The patient was reintubated and readmitted to the intensive care unit. High-sensitive troponin I was measured at >50,000 ng/L one day postinfarction, having been only 2540 ng/L one day earlier, indicating an acute large territory myocardial infarction had occurred. The total plasma cholesterol level was rechecked and was within the normal range. The patient developed cardiogenic shock resistant to inotropes, and despite insertion of an intra-aortic balloon pump (IABP), cardiac output did not improve. Ipsilateral lower limb ischaemia developed as a result of a hypercoagulable state and IABP. Ultrasound of the right femoral artery confirmed the presence of thrombus in the vessel. Vascular surgeons did not feel that the patient would survive emergency vascular surgery, and after discussions with the family, treatment was withdrawn and the patient succumbed to cardiogenic shock.

7. Discussion

This case report describes an unusual case whereby established LVT was detected only 4 hours after the onset of acute anterior ST-elevation MI in a patient recovering from severe COVID-19 infection.

Studies have demonstrated that COVID-19 infection is associated with several cardiovascular complications including myocarditis, arrhythmias, and vascular inflammation. Localised inflammation at the plaque level may disrupt stable coronary atheroma and predispose to acute coronary syndromes [7].

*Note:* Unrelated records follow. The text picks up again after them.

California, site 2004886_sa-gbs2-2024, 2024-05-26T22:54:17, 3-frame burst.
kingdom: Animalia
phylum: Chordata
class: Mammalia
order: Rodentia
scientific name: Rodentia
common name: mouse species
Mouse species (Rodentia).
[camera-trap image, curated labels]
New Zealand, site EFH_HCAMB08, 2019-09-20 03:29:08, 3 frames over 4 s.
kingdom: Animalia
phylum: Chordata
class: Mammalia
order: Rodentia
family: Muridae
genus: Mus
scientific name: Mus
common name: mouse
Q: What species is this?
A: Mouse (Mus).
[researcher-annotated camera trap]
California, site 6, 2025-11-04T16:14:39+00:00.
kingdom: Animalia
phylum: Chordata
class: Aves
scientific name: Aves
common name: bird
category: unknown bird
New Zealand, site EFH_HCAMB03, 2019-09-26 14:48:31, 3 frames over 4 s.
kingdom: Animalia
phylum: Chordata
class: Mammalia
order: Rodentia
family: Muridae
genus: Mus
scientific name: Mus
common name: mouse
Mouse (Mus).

Although the patient in this case did not have a history of angina, moderate multivessel coronary atheroma was found on coronary angiography, indicating preexisting asymptomatic coronary artery disease. The presence of COVID-19 infection may have not only promoted plaque instability in the LAD but also the development of early LVT.

Although the prevalence of LVT has fallen in the modern era of early revascularisation, frequency of detection is likely to increase during the COVID-19 pandemic. Firstly, patients with MI symptoms are more likely to avoid early hospital admission due to a fear of contracting COVID-19. Secondly, COVID-19 infection has been associated with markedly hypercoagulable thromboelastography profiles, increasing the risk of early LVT formation.

Detection of LVT in COVID-19 post-MI patients is paramount due to the risk of systemic thromboembolism, further increasing the risk of morbidity and mortality in this high-risk group. International guidelines recommend anticoagulation if LVT is detected [8]. This case highlights that COVID-19 patients presenting with MI are at risk of early LVT formation and should be evaluated with early inpatient echocardiography, with a low threshold for contrast echocardiography or CMR if necessary.

Additional Points

Learning Objectives. Case: a patient with COVID-19 who developed early LV thrombus. (i) Patients with COVID-19 are potentially hypercoagulable and may form LV thrombus far earlier than expected. (ii) Consider early inpatient imaging following acute MI in COVID-19 patients with echocardiography or CMR if necessary.

Conflicts of Interest

The authors declare that they have no conflicts of interest.